:: Document section ::
Most of them I'm sorry to say are dead now, but those who are still alive are still my friends. 7m38s RW: You started with mathematics, didn't you? And then moved to philosophy? 7m42s BR: [That is serious.] I did three years of mathematics and one year of philosophy at Cambridge. I had done only mathematics before going to Cambridge.

7m54s RW: What caused your interest in philosophy? 8m00s BR: Well, two things, two very different things caused my interest in philosophy. On the one hand, I wanted to understand the principles of mathematics. I observed that all the proofs of mathematical propositions that were taught me were obviously fallacious.

They didn't really prove what they said they'd do. And I wanted to know whether there is any truth in the world that is known. And I thought if there is any, it is probably in mathematics.

But it's not in mathematics as I was taught it, so I tried to find out some truth there. The other thing that made me interested in philosophy was the hope that I might find some basis for religious belief. 8m50s RW: And did you find it?

8m52s BR: No, in the mathematical part of my hopes I was fairly satisfied, but in the other part no, not at all.

For a time I found a certain satisfaction in the Platonic eternal world of ideas1 , which has a sort of religious flavor and gave me a certain satisfaction. But then I came to the conclusion that that was nonsense and I was left without any satisfaction of it as to my desires, and remained so.

So as far as that goes philosophy proved worse [..] to me, but not on the side of technical basis of mathematics. 9m35s RW: Wasn't it about here that you entered into what you called a life of disagreement? 9m40s BR: Yes, I disagreed first with my people, both about mathematics and about philosophy. They cared only about virtue.

 They thought virtue was the only thing of importance in the world. Mathematics therefore was unimportant, because it has no ethical content.

And philosophy was positively pernicious because it undermined virtue. So that on that point I had strong disagreement with my people. But as regards that, of course, that disagreement, as far as my personal life was concerned, was resolved by my living among a academic people who didn't take that view.

So that I got a game into it circle the people with whom I was quite at home. But that was brought to an end by the first war, where I took a pacifist line2 . I was against the first war. I was not against the second.

Some people think that this is an inconsistency, but it isn't. I never during the first war said that I was against all war. I said I was against that war and I still hold that view. I think the first war was a mistake and I think England's participation in it was a mistake.

I think if that hadn't happened you would not have had the communists, you would not have had the Nazis, you would have not had the Second World War, you would not had the threat of a third.

The world would have been a very much better place I think. Germany in the time of the Kaiser was not uncivilized. There was a certain amount of suppression of opinion but less than there now is everywhere, except in England and Scandinavia.

So it really wasn't very bad. For propaganda purposes the Kaiser's government was only [..] but it was only talk. It wasn't really true. 11m43s RW: your opinions today in regard to Russia are not altogether friendly.

Did you always feel that way about the Bolsheviks? 11m51s BR: Yes, and that caused another violent disagreement. During my pacifism during the first war I became estranged from what you might call conventional people.
:::
Required actions:
(1) Do these statements agree with the interview? For each, answer yes or no and quote the words of the interview that decide it.
(a) BR studied mathematics for three years and philosophy for one year at Cambridge.
(b) BR was against both world wars.
(c) BR's people thought mathematics was important.
(2) Reproduce the passage of the interview starting at "I think if that" and ending at "of a third.".
Answer using only the interview above.
:: Dataset content ::
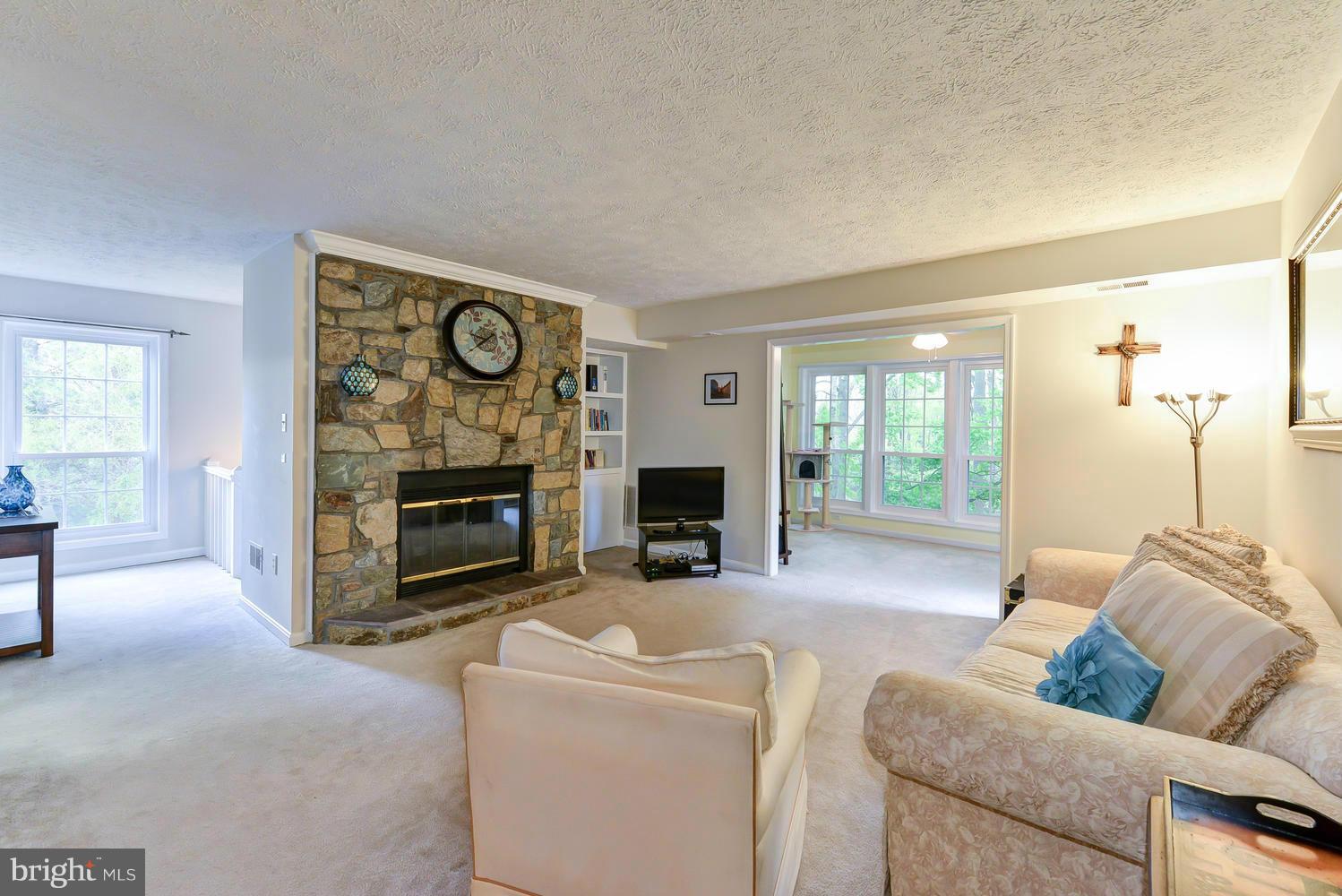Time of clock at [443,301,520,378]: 9:39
:::
Answers to each task:
(1)
(a) Yes: "I did three years of mathematics and one year of philosophy at Cambridge."
(b) No: "I was against the first war. I was not against the second."
(c) No: "Mathematics therefore was unimportant, because it has no ethical content."

(2)
I think if that hadn't happened you would not have had the communists, you would not have had the Nazis, you would have not had the Second World War, you would not had the threat of a third.